The Kolot Chayeinu community hosted a “Protect Palestinian Children and Families” in New York’s Prospect Park during the Sukkot holiday.

R., 27, Washington DC, American Jewish activist:

“I didn’t just grow up a modern Orthodox Jew in a Zionist community in the United States of America. I grew up in the suburbs of DC, so my modern Orthodox Jewish community was not your average Zionist American Jewish community. They were members of the Supreme Court, and senators, and congresspeople, and people who had access to the highest seats in the land. The most influential positions of power, people who were shaping Israeli policy. The main base of my community, my shul [synagogue], was an absolute DC scene. And this had a big impact on my relationship to Israel. It wasn’t just coming from the place of spiritual connection. On the contrary: In general, if you look at the wealthy, cerebral modern Orthodox communities like I was raised in, they aren’t particularly spiritual communities. There isn’t a huge God relationship. It’s a relationship based on history, and culture, and politics.”

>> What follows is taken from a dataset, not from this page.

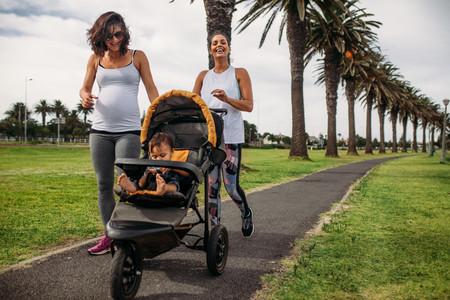 Embarazada corriendo con bebé en una sillita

American Jewish activists accompany a Palestinian shepherd tending his sheep in the South Hebron Hills region of the West Bank near an Israeli settlement known for violent assaults of local Palestinian residents.

Oriel Eisner, 31, Denver, Colorado, American-Israeli Jewish activist:

“In the simplest of terms, it feels like it comes down to seeing the ways in which Jewishness and Jewish life has come to align itself with empire, with white supremacy in the U.S., with colonialism - through both the American-Jewish experience and Israeli-Jewish experiences. And I think that that's something that's always been a part of Jewish experience in the world. I think that there's always been Jewish alignment with power, historically…But I think historically, there's also been a lot, if not even more, Jewish life that hasn't [aligned with power but] that's been victims of power, and has been in resistance to power.

“A big part of what the work is about, is about articulating, creating, pushing for a Jewishness that is in resistance to those systems, in resistance to white supremacy, in resistance to colonialism, because I think those systems are also bad, and also harm Jews, and historically have harmed Jews many, many times. So that alignment is not only morally wrong, is not only extremely harmful to Palestinian lives and to the lives of others, but is also not good for Jews, and isn't the way to create Jewish safety, and, I think, thriving Jewish livelihood in the world.”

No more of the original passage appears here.